Text for analysis:
══════════

Case In Point
Superior Court Finds Ontario’s IDEL Regulation Does Not Preclude Constructive Dismissal Claim at Common Law
Date: May 3, 2021
The Ontario Superior Court recently considered the interaction of the Infectious Disease Emergency Leave Regulation (IDEL Regulation) made under the Employment Standards Act, 2000 (ESA)and a claim for constructive dismissal at common law. In Coutinho v. Ocular Health Centre Ltd., the Court dismissed the employer’s position that the IDEL Regulation constituted a defence to a civil claim of constructive dismissal.
In this case, the plaintiff worked at the defendant eye clinic (Ocular) as an ophthalmic technician and later as an office manager. The ophthalmologists practising at the eye clinic were engaged in a dispute over various corporate and business issues. In the midst of this dispute, on May 1, 2020, the plaintiff was told not to attend work and that she would continue to be paid. On May 29, 2020, the plaintiff was advised she was being placed on temporary lay-off due to closure of the clinic.
On June 1, 2020, only two days later, the plaintiff commenced an action against Ocular, claiming damages for constructive dismissal along with punitive or aggravated damages. Shortly after, she obtained new employment at another eye clinic.
Ocular plead that the plaintiff had not been constructively dismissed because her hours of work were temporarily reduced or eliminated for “reasons related” to the COVID-19 health crisis. Section 7 of the IDEL Regulation provides that if an employer temporarily reduces or eliminates an employee’s hours of work or wages by the employer for reasons related COVID-19 during the prescribed “COVID-19 period,” this will not constitute a constructive dismissal. Relying on the IDEL Regulation, Ocular argued that the plaintiff was deemed to be on emergency leave and that the temporary elimination of her employment duties and work hours did not amount to constructive dismissal. Ocular moved for summary judgment on this basis.
Finding it unnecessary to determine whether the plaintiff’s temporary lay-off had been for “reasons related” to COVID-19, the Court concluded there was no genuine issue requiring trial with respect to Ocular’s defence.
The Court distinguished between constructive dismissal under the ESA and constructive dismissal at common law. It found that while the IDEL Regulation precluded a claim for constructive dismissal under the ESA, it did not take away (or otherwise affect) the plaintiff’s ability to pursue a claim for constructive dismissal at common law.

══════════

Source information:
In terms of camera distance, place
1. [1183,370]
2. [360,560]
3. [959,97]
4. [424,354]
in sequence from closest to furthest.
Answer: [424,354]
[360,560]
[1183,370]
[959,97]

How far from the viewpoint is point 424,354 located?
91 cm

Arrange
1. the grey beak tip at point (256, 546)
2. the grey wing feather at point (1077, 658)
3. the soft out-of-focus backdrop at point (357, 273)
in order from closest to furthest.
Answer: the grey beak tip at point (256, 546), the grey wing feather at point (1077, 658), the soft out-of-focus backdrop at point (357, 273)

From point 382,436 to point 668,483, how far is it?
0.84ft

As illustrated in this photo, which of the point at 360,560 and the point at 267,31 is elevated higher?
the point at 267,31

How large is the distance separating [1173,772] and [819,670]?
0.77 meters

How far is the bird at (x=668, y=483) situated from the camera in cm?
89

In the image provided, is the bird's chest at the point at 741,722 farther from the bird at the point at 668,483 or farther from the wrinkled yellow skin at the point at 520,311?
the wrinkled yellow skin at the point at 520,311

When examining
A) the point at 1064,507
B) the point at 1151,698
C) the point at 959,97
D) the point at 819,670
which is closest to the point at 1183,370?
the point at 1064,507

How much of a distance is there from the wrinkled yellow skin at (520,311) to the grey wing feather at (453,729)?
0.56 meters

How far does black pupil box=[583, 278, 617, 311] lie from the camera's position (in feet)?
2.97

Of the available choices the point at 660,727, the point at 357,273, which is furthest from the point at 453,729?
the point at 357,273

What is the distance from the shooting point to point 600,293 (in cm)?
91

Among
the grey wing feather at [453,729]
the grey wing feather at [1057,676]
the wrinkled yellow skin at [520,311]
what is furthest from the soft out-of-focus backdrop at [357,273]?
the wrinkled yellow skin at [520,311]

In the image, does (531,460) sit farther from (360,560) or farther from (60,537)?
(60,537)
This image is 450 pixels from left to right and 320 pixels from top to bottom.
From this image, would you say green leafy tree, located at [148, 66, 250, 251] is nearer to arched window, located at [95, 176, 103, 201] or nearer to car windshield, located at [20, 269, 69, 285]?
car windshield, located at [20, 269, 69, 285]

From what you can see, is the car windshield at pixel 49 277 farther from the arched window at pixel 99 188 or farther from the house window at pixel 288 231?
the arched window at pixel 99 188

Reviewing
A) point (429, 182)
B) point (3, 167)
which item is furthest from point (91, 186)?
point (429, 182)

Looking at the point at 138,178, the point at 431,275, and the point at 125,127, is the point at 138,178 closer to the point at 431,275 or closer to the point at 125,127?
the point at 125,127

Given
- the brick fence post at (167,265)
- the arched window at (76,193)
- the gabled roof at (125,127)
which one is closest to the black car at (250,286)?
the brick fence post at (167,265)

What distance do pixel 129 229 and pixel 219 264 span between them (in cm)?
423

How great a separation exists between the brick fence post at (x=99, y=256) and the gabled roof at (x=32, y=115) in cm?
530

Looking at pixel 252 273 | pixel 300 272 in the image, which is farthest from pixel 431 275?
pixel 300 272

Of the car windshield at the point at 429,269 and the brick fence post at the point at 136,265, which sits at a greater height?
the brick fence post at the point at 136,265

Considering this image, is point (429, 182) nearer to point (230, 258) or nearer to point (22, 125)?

══════════

Task requirements:
1. Reproduce word for word the part of the article on Ontario's IDEL Regulation between "The Court distinguished" and "pursue a claim for constructive dismissal at common law.", inclusive.
2. Please carry on the article on Ontario's IDEL Regulation from the point at which it ends.

Results by task:
1.
The Court distinguished between constructive dismissal under the ESA and constructive dismissal at common law. It found that while the IDEL Regulation precluded a claim for constructive dismissal under the ESA, it did not take away (or otherwise affect) the plaintiff’s ability to pursue a claim for constructive dismissal at common law.

2.
The Court found that the scope of s. 7 of the IDEL Regulation should be seen in light of s. 8(1) of the ESA, which provides that “no civil remedy of an employee against his or her employer is affected by this Act.” In support of this interpretation, the Court considered an online publication of the Ontario Ministry of Labour, Training and Skills Development which stated that the IDEL Regulation only affected what constituted constructive dismissal under the ESA, not at common law.
On this basis, the Court dismissed Ocular’s motion for summary judgment. It found that the plaintiff was entitled to treat Ocular’s unilateral imposition of the layoff as a termination of her employment contract at common law and had an immediate right to sue for constructive dismissal, though the Court noted that the plaintiff had fully mitigated her common law damages. The Court ordered the employer to provide the plaintiff with her statutory termination entitlements under the ESA. The remaining issue of whether the employer had just cause for termination was remitted to trial.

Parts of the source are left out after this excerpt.